En conséquence, plus on est en bas de l'échelle sociale, plus on est contrôlé.

Les fraudes augmentent-elles ? Que rapporte ce contrôle ?

Il est impossible de répondre à ces deux questions, pourtant cruciales pour les contrôlé·e·s.
Les contrôles augmentent, donc on trouve plus de fraudes : logique!
10 millions de personnes vivent sous le seuil de pauvreté en France. L'estimation de la fraude "sociale" par les bénéficiaires d’aides, c'est 2 milliards d'€ : une broutille comparée à l'évasion fiscale des plus riches, beaucoup moins nombreux, évaluée de 80 à 100 milliards d'€ ! Dans ce pactole, on estime la fraude fiscale à 17 milliards d'€, et celle aux cotisations sociales de la part des employeurs qui utilisent le travail " au noir", à 14 milliards d'€ !
On peut s'étonner que l'État ne mette pas les mêmes moyens pour récupérer ces sommes colossales que ceux qu'il déploie dans la lutte contre la fraude "sociale" des pauvres...
Pourquoi les contrôleurs du fisc ne débarquent-ils pas dans les salons et les résidences des Arnault, Bolloré, Bettancourt, Drahi... pour compter les jets privés, les piscines et le stock de champagne ?
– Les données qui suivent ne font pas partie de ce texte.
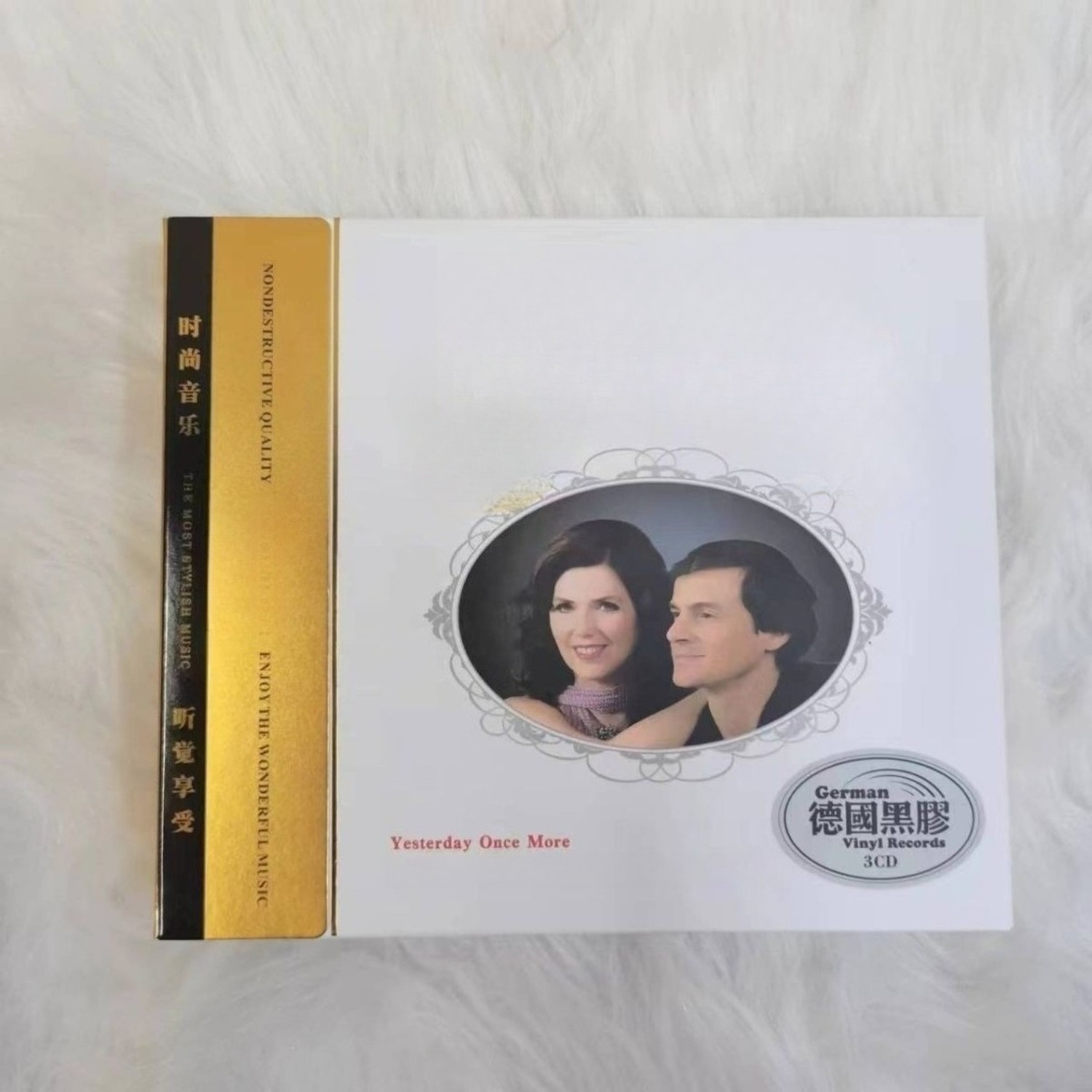 Ретро-ностальгический поп-альб – обзор и цена Audio Music For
Des économies substantielles sur les aides sociales

D'après Vincent Dubois, les fraudes "sociales" sont des fraudes de survie : "fraude des pauvres = pauvres fraudes !". Dans le même temps que l'on contrôle à tout va les plus pauvres d'entre nous, pour grapiller quelques euros, le non recours au droit pénalise gravement ceux qui en auraient bien besoin : d'après un "Rapport d'information sur l'évaluation des politiques publiques en faveur de l'accès aux droits sociaux" d'octobre 2016, le non recours est estimé à
- RSA : 36 %
- aide à la complémentaire santé (complément mutuelle) : 57 à 70 %
- CMU (maintenant PUMA) : 21 à 34 % .
La Direction Générale de la Cohésion Sociale estime le non recours à 27 % pour la prime d'activité.
D'autres organismes notent également des non recours de plus de 20 % pour l'APAD (pour l'autonomie à domicile), le chèque énergie...
Le Secours Catholique, en 2018, note une baisse de 5 % des familles avec 2 enfants percevant les allocations familiales...
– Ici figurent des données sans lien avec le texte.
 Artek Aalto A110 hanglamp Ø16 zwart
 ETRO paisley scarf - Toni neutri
Ces non recours représentent des milliards d'euros. Tout devrait être mis en œuvre pour que les bénéficiaires aient un accès automatique et facile à leurs droits. Les moyens énormes alloués au contrôle devraient plutôt être réaffectés, et permettre que chacun puisse vivre dignement !
À Quetigny, c'est ce que pointent les habitant·e·s interrogé·e·s dans le cadre d'une enquête menée récemment pour la future convention territoriale dont la CAF est partenaire : "le problème de connaissance des droits est la principale difficulté citée (...), suivie de la difficulté d'accès aux services liée à la dématérialisation". Il est nécessaire de mieux connaître et démonter ces obstacles avec les intéressé·e·s.


Sources :

Vincent Dubois : professeur à l’université de Strasbourg (Institut d’études politiques), membre du laboratoire SAGE (UMR CNRS 7363), auteur de Contrôler les assistés, genèse et usages d’un mot d’ordre, éd. Raisons d’agir, 2021, 24 €.

articles: https://www.vivamagazine.fr/plus-on-est-precaire-plus-on-subit-de-controles

et Télérama n°3744

https://www.aide-sociale.fr/non-recours/

(on peut regretter que ces articles ne soient pas datés)

https://www.liberation.fr/checknews/2020/09/22/est-il-vrai-que-la-moitie-des-retraites-sont-versees...


la fraude au RSA a été évaluée par le député LR Dominique TIAN à 335 millions d'€ en 2010.